▶ GIVEN ENTRIES
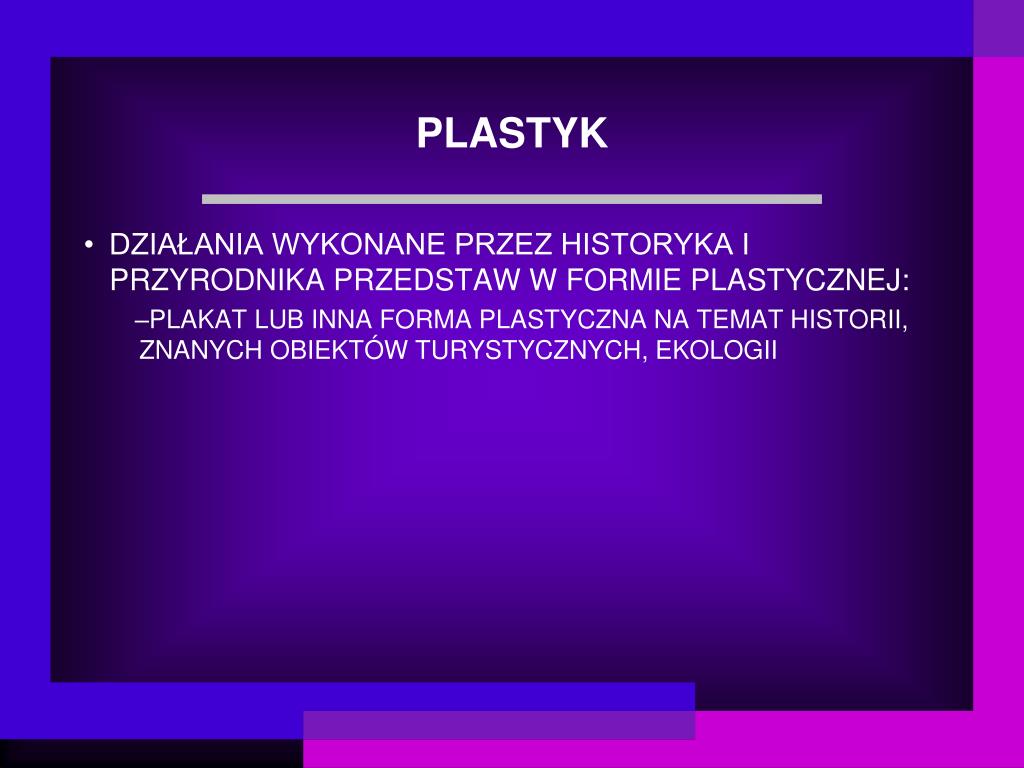 PLASTYK

• DZIAŁANIA WYKONANE PRZEZ HISTORYKA I PRZYRODNIKA PRZEDSTAW W FORMIE PLASTYCZNEJ:

–PLAKAT LUB INNA FORMA PLASTYCZNA NA TEMAT HISTORII, ZNANYCH OBIEKTÓW TURYSTYCZNYCH, EKOLOGII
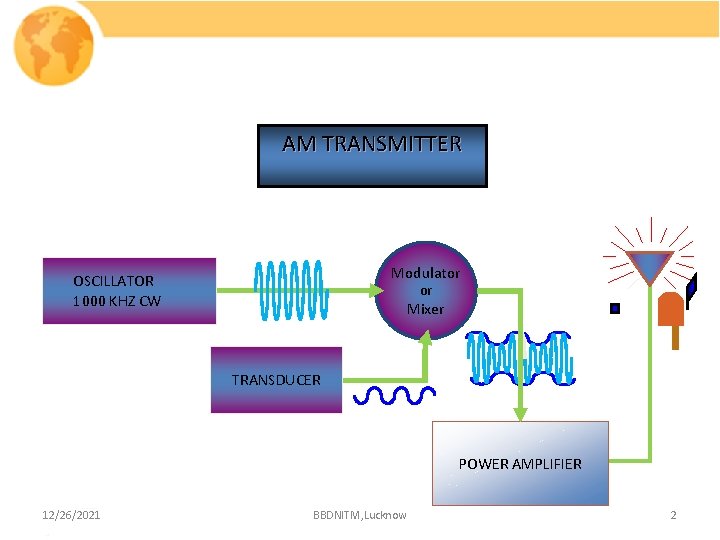 AM TRANSMITTER

OSCILLATOR
1000 KHZ CW

Modulator
or
Mixer

TRANSDUCER

POWER AMPLIFIER

12/26/2021

BBDNITM,Lucknow

2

▶ ABOUT THIS TASK
Without the pictures, output the full listing exactly as it stands.

▶ ANSWER SPACE
 PLASTYK

• DZIAŁANIA WYKONANE PRZEZ HISTORYKA I PRZYRODNIKA PRZEDSTAW W FORMIE PLASTYCZNEJ:

–PLAKAT LUB INNA FORMA PLASTYCZNA NA TEMAT HISTORII, ZNANYCH OBIEKTÓW TURYSTYCZNYCH, EKOLOGII
 AM TRANSMITTER

OSCILLATOR
1000 KHZ CW

Modulator
or
Mixer

TRANSDUCER

POWER AMPLIFIER

12/26/2021

BBDNITM,Lucknow

2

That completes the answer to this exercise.